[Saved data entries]
--------
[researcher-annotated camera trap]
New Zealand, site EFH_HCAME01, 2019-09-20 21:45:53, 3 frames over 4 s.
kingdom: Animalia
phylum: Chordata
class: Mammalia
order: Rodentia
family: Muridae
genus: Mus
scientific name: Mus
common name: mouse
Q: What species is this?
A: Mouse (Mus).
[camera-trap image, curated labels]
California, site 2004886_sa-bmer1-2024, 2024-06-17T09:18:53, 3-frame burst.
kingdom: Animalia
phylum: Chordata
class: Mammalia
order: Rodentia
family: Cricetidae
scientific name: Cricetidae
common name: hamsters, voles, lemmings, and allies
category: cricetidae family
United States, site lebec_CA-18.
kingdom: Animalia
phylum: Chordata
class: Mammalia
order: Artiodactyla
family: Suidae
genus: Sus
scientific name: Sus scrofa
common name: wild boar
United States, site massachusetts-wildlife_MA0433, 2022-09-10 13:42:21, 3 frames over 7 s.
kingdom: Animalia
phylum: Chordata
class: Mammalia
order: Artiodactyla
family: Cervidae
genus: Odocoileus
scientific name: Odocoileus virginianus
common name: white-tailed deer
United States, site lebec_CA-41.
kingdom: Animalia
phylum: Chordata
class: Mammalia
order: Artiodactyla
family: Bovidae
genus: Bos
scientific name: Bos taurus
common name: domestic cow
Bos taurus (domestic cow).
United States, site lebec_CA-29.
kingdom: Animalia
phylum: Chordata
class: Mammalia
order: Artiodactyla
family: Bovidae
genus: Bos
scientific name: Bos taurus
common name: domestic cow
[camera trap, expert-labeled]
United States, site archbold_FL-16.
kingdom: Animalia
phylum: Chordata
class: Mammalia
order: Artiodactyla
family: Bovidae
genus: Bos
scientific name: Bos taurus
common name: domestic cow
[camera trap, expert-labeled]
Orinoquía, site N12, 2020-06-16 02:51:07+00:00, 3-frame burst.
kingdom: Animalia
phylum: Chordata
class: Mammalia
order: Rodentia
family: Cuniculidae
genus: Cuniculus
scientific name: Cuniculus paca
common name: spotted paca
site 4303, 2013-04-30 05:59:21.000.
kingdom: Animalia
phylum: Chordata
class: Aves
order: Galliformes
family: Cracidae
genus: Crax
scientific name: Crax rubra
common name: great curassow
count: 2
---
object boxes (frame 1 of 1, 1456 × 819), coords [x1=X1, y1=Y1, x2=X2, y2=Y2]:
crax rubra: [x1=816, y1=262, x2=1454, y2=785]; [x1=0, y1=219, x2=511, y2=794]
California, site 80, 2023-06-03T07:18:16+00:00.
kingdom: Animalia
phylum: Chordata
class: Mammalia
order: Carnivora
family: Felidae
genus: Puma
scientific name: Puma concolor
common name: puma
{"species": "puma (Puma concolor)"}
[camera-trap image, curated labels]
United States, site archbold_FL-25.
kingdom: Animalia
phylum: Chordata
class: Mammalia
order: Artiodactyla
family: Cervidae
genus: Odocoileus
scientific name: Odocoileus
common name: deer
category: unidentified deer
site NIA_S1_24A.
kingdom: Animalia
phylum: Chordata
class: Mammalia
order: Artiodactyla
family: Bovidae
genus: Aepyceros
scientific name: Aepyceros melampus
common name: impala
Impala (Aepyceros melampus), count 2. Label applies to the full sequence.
--------
▶ What is being asked
Your task is to restate, word for word, the lines from the beginning of the records to the line with "United States, site lebec_CA-41.", inclusive.

▶ Answer section
[researcher-annotated camera trap]
New Zealand, site EFH_HCAME01, 2019-09-20 21:45:53, 3 frames over 4 s.
kingdom: Animalia
phylum: Chordata
class: Mammalia
order: Rodentia
family: Muridae
genus: Mus
scientific name: Mus
common name: mouse
Q: What species is this?
A: Mouse (Mus).
[camera-trap image, curated labels]
California, site 2004886_sa-bmer1-2024, 2024-06-17T09:18:53, 3-frame burst.
kingdom: Animalia
phylum: Chordata
class: Mammalia
order: Rodentia
family: Cricetidae
scientific name: Cricetidae
common name: hamsters, voles, lemmings, and allies
category: cricetidae family
United States, site lebec_CA-18.
kingdom: Animalia
phylum: Chordata
class: Mammalia
order: Artiodactyla
family: Suidae
genus: Sus
scientific name: Sus scrofa
common name: wild boar
United States, site massachusetts-wildlife_MA0433, 2022-09-10 13:42:21, 3 frames over 7 s.
kingdom: Animalia
phylum: Chordata
class: Mammalia
order: Artiodactyla
family: Cervidae
genus: Odocoileus
scientific name: Odocoileus virginianus
common name: white-tailed deer
United States, site lebec_CA-41.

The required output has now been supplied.